Se trata de un silencio que abunda en la injusticia histórica. Me resultaba difícil imaginar que el silencio –es decir el olvido– puede ser el tributo que paga la heroicidad, y la moneda que retribuye el despotismo y el crimen.
Estos días, he mantenido silente mi indignación, en la esperanza de que voces más autorizadas que la mía tratasen con justicia a unos y a otros. ¡Vana esperanza!
Dada mi estéril espera, me apresuro a hilvanar estas líneas que debían haber visto la luz el pasado día 21. En ese día se cumplían cincuenta años de aquella jornada de 1968 en que las tropas del Pacto de Varsovia –vaya nombre falso–, es decir, la URSS y sus esclavos, aplastaron las aspiraciones más nobles de una Checoslovaquia que se resistía a sonreír en su esclavitud.

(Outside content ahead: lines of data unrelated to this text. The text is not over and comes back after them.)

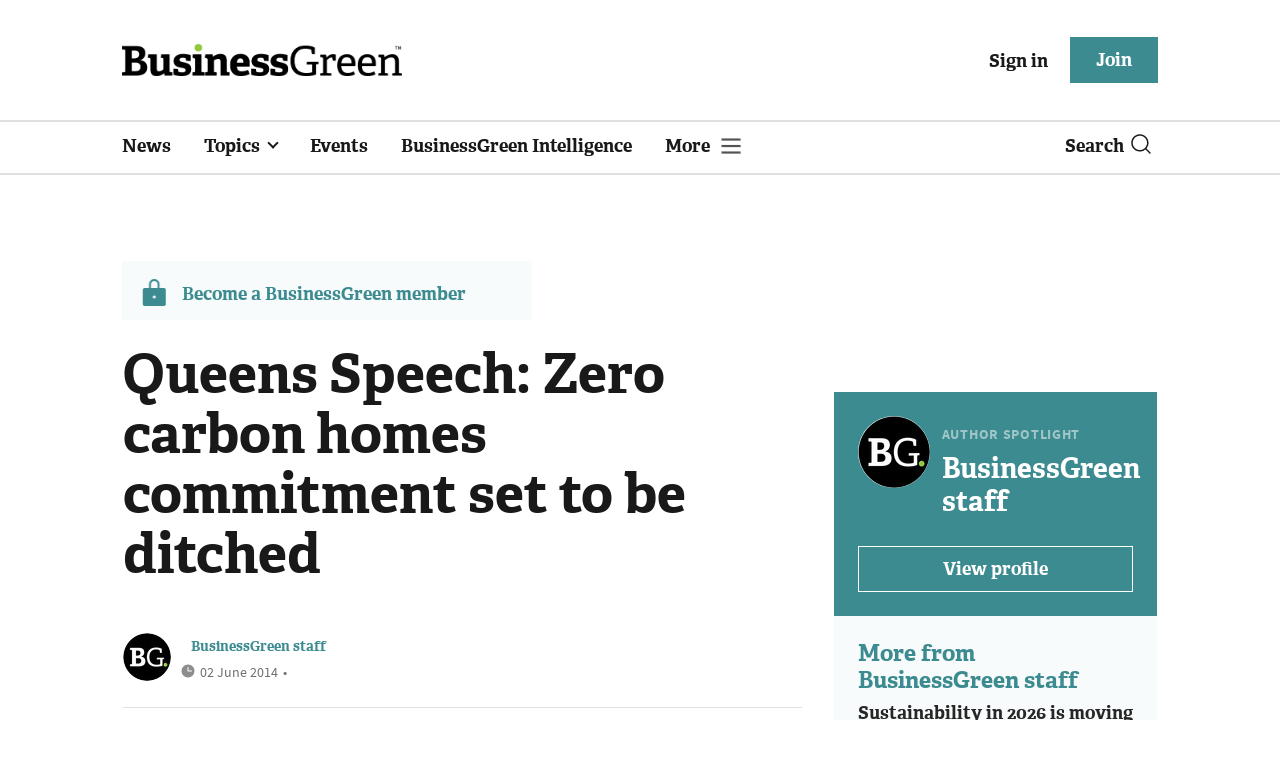

--- FILE ---
content_type: text/html; charset=utf-8
request_url: https://www.businessgreen.com/get_remote_component?id=4a751042-5670-9e34-bab5-e815fe7a79cc
body_size: 1217
content:
<!-- Component :: most_read_right--> 
  <div class="common-full-block ranked-articles-list single-col ">
    <div class="common-header-content">
      <div class="common-header">
        Most read
      </div>
    </div>
    <div class="row most-ranked-block">
        <div class="most-ranked-content col-lg-12 col-md-6 col-sm-6">
          <div class="most-ranked-left">01</div>
          <div class="most-ranked-right">
            <h4>    <a title="&#39;A national project to turn the tide&#39;: Government unveils £15bn Warm Homes Plan" class="lock" href="/news/4524489/national-project-turn-tide-government-unveils-15bn-warm-homes-plan">&#39;A national project to turn the tide&#39;: Government unveils £15bn Warm Homes Plan</a>
</h4>
            <div class="published">
                20 January 2026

¿No pasó nada aquel día? Hubo no pocos muertos y muchos heridos. ¿No merece unas líneas la nación que aspiraba a la grandeza de sentirse ella misma? ¿Por qué el silencio? Sí, el de la izquierda, el de la derecha y el del centro.
Pienso que la izquierda prefería que nadie se acordase. Acostumbrada a que lo que no le interesa jamás ha existido, quizá considerara que Alexander Dubček nunca fue secretario general del Partido Comunista, y que su aventura en 1968 fue, simplemente, una quimera.
Pero ¿y la derecha, si es que la hay? Se me ocurre que podía estar de vacaciones, en un agosto caluroso en que ni uno mismo ni los que puedan escucharle están para disgustos. Y el centro, si estaba, estaría a sus cosas, que, evidentemente, no eran éstas.
Dubček no fue un rebelde, no se levantó en armas contra el Kremlin, poniendo así en peligro la vida de L. Brézhnev; simplemente pretendía alcanzar alguna libertad: libertad de prensa, libertad de opinión, libertad de mercado y poco más; un tímido acercamiento a eso que nosotros conocemos como democracia.
Pretendía liberarse, tímidamente también, del caso más cruel de explotación económica, con el que la Unión Soviética sojuzgaba económicamente a sus satélites: el Comecon.
Siempre afirmó su voluntad de mantenerse en el Pacto de Varsovia, por mal que le pareciera; aunque de poco le sirvió. Aquel día, más de medio millón de tropas fuertemente armadas, tanques, aviones, etc,. fueron implacables, y Dubček, secuestrado, sería obligado, sin piedad ni respeto, a aconsejar a la población la sumisión al invasor como mejor opción.
Comprenderán mis náuseas cuando alguien de la izquierda, cualquiera que sea, aquellos también se llamaban socialistas, me habla de libertad o de democracia.
Si la izquierda recordó hace diez días lo ocurrido en Praga aquel 21 de agosto de 1968, por su interés debía silenciarlo. Los demás, no lo entiendo: cometieron una gran injusticia.
Dos años después (1970), en una estancia mía en Praga, comprobé que las sonrisas, también las de los niños, seguían revestidas de una profunda tristeza.